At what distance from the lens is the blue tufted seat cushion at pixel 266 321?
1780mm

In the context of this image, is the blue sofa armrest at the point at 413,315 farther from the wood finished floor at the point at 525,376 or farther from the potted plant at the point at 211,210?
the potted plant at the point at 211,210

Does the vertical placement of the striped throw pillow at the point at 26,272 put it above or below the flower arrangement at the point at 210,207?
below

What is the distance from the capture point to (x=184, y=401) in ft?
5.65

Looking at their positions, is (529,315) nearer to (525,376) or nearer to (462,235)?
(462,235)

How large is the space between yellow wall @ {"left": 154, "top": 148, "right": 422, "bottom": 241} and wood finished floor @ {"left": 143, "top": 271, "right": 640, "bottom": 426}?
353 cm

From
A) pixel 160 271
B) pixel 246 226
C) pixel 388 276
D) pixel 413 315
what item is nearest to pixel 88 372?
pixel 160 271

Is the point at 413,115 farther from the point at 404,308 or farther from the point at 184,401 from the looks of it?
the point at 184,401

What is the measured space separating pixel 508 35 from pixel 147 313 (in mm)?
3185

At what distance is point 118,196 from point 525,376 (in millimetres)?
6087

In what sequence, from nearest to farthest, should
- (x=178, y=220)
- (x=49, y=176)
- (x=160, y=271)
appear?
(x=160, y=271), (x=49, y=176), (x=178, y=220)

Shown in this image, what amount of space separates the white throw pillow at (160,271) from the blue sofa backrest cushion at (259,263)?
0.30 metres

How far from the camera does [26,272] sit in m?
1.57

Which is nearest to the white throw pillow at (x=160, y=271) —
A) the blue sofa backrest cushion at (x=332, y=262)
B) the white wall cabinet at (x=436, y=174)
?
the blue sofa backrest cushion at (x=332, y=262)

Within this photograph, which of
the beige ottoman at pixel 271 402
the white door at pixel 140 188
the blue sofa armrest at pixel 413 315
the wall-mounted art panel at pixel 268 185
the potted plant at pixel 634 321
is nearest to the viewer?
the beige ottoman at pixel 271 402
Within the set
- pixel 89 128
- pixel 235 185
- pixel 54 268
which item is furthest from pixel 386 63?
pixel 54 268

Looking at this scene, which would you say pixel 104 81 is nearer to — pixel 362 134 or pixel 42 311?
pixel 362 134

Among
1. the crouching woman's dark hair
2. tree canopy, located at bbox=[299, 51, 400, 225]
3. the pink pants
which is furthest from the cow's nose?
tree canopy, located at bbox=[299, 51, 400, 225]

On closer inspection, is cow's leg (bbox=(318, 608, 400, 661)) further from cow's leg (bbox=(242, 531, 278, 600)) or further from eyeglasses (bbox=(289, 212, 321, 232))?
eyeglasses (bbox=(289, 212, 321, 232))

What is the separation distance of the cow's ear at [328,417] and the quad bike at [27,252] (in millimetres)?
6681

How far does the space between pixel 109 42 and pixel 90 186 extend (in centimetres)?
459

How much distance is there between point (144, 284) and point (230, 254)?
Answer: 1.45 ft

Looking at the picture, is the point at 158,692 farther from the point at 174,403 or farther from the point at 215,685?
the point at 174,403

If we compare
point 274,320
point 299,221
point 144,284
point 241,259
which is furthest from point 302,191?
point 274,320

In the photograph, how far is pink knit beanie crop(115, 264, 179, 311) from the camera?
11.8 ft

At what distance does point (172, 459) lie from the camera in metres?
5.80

# [BRIEF]
Reproduce all of the records above word for word.

# [RESULT OF THIS EXERCISE]
At what distance from the lens is the blue tufted seat cushion at pixel 266 321?
1780mm

In the context of this image, is the blue sofa armrest at the point at 413,315 farther from the wood finished floor at the point at 525,376 or farther from the potted plant at the point at 211,210?
the potted plant at the point at 211,210

Does the vertical placement of the striped throw pillow at the point at 26,272 put it above or below the flower arrangement at the point at 210,207?
below

What is the distance from the capture point to (x=184, y=401) in ft?
5.65

Looking at their positions, is (529,315) nearer to (525,376) or nearer to (462,235)?
(462,235)

How large is the space between yellow wall @ {"left": 154, "top": 148, "right": 422, "bottom": 241} and wood finished floor @ {"left": 143, "top": 271, "right": 640, "bottom": 426}?
353 cm

From
A) pixel 160 271
B) pixel 246 226
C) pixel 388 276
D) pixel 413 315
what item is nearest to pixel 88 372?
pixel 160 271

Is the point at 413,115 farther from the point at 404,308 or farther from the point at 184,401 from the looks of it?
the point at 184,401

What is the measured space separating pixel 508 35 from pixel 147 313 (in mm)?
3185

At what distance is point 118,196 from point 525,376 (in millimetres)?
6087

In what sequence, from nearest to farthest, should
- (x=178, y=220)
- (x=49, y=176)
- (x=160, y=271)
appear?
(x=160, y=271), (x=49, y=176), (x=178, y=220)

Shown in this image, what amount of space separates the white throw pillow at (160,271) from the blue sofa backrest cushion at (259,263)?
0.30 metres

How far from the camera does [26,272] sit in m?
1.57

Which is nearest to the white throw pillow at (x=160, y=271) —
A) the blue sofa backrest cushion at (x=332, y=262)
B) the white wall cabinet at (x=436, y=174)
?
the blue sofa backrest cushion at (x=332, y=262)

Within this photograph, which of
the beige ottoman at pixel 271 402
the white door at pixel 140 188
the blue sofa armrest at pixel 413 315
the wall-mounted art panel at pixel 268 185
the potted plant at pixel 634 321
is nearest to the viewer?
the beige ottoman at pixel 271 402
Within the set
- pixel 89 128
- pixel 235 185
- pixel 54 268
which item is furthest from pixel 386 63?
pixel 54 268

Looking at this scene, which would you say pixel 104 81 is nearer to — pixel 362 134 or pixel 42 311?
pixel 362 134

Among
1. the crouching woman's dark hair
2. tree canopy, located at bbox=[299, 51, 400, 225]
3. the pink pants
which is furthest from the cow's nose?
tree canopy, located at bbox=[299, 51, 400, 225]

On closer inspection, is cow's leg (bbox=(318, 608, 400, 661)) further from cow's leg (bbox=(242, 531, 278, 600)) or further from eyeglasses (bbox=(289, 212, 321, 232))?
eyeglasses (bbox=(289, 212, 321, 232))

What is the separation distance of the cow's ear at [328,417] and the quad bike at [27,252] (in millimetres)?
6681

How far does the space between pixel 109 42 and pixel 90 186 extend (in centimetres)?
459

How much distance is there between point (144, 284) and point (230, 254)?
Answer: 1.45 ft

Looking at the picture, is the point at 158,692 farther from the point at 174,403 or farther from the point at 215,685?
the point at 174,403

If we compare
point 274,320
point 299,221
point 144,284
point 241,259
which is furthest from point 302,191?
point 274,320

In the photograph, how far is pink knit beanie crop(115, 264, 179, 311) from the camera?
11.8 ft

At what distance does point (172, 459) lie from the camera in metres?
5.80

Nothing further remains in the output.